Yahaya Bello, governor of Kogi state, has asked the Independent National Electoral Commission to be mindful of the civil society organisation accredited to monitor elections.
Some of the CSOs which monitored Saturday’s governorship and senatorial rerun elections had raised the alarm over irregularities, citing instances.
But speaking in an interview on Channels Television, Bello said the organisations that rated the elections poorly because of violence did not visit enough places or interview many people before reaching such conclusion.
He said the process was free, fair and credible, accusing some CSOs of bias.
“The conduct of the election was quite very credible. A level playing field was provided and it was free and fair. Of course, in any election, there is bound to be one issue or the other and you can’t really take pockets of issues to judge the general conduct of the election,” Bello said.

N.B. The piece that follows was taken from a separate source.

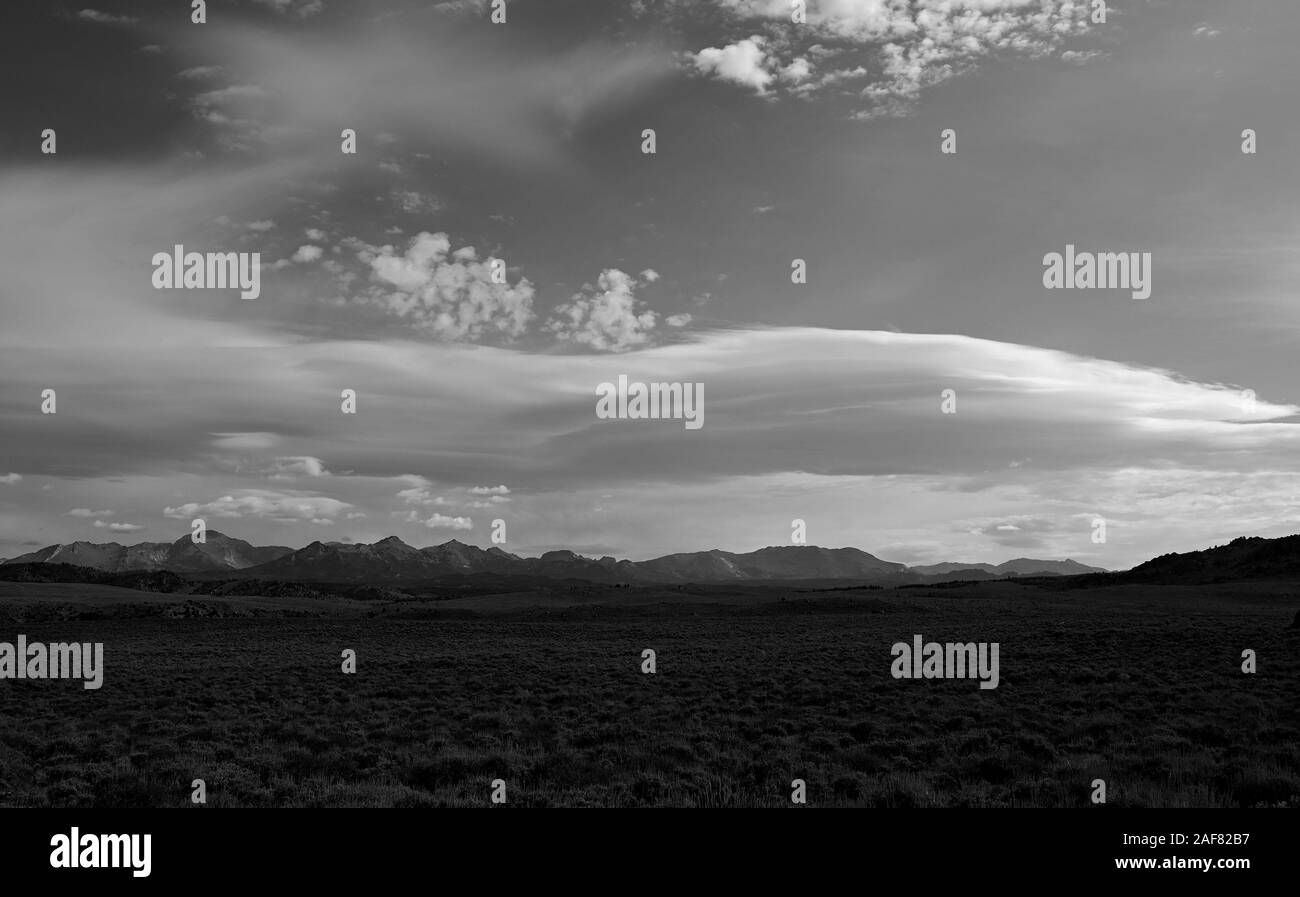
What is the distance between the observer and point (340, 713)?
20.2 metres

“Regarding the comments of the civil society organisations, well, they are entitled to their own opinion but let us know the parameters with which they are judging this particular election. How many polling units did they visit out of over 2,548 polling units, 239 wards and 21 local governments… how many people did they reach out to. There were over 600,000 votes cast. Did they interview all the voters?
“So, I wouldn’t stop them from making their opinion but the only advice for the umpire which is INEC is that when next they are selecting those who are supposed to observe and monitor this kind of important exercise, I think they should look into the credibility of some of those people and their antecedents and background.
“I am not denying the fact that there was pockets of violence, especially in Dekina, but I am asking this question that out of 21 local governments, 239 wards and 248 polling units, how many recorded violence? How many of the voters were interviewed before using the violence in Dekina local government to judge the credibility of the entire process. I think INEC needs to be given credit.”
Commenting on the payment of salaries in Kogi, Bello said there is no truth to the claim that the state is owing its workers.
He said he has cleared salary backlog, adding that what is left unpaid is the debt he inherited from previous administrations.
“On the issue of salaries, you see, all this while, I decide to keep quiet over all these lies that were peddled in the media about salary being owed or salary not being owed,” he said.
“Let me tell you, former Governor Audu left salaries unpaid, Governor Ibrahim Iris left salaries unpaid, my immediate predecessor left salaries unpaid up to the excess of 5 months… I came on board inheriting all these liabilities and I strove to solve it.
“As I speak to you today, Kogi state is not owing any dime, especially at state level. What is left is the 10 percent of the previous administration’s liabilities and we will be clearing them month by month.”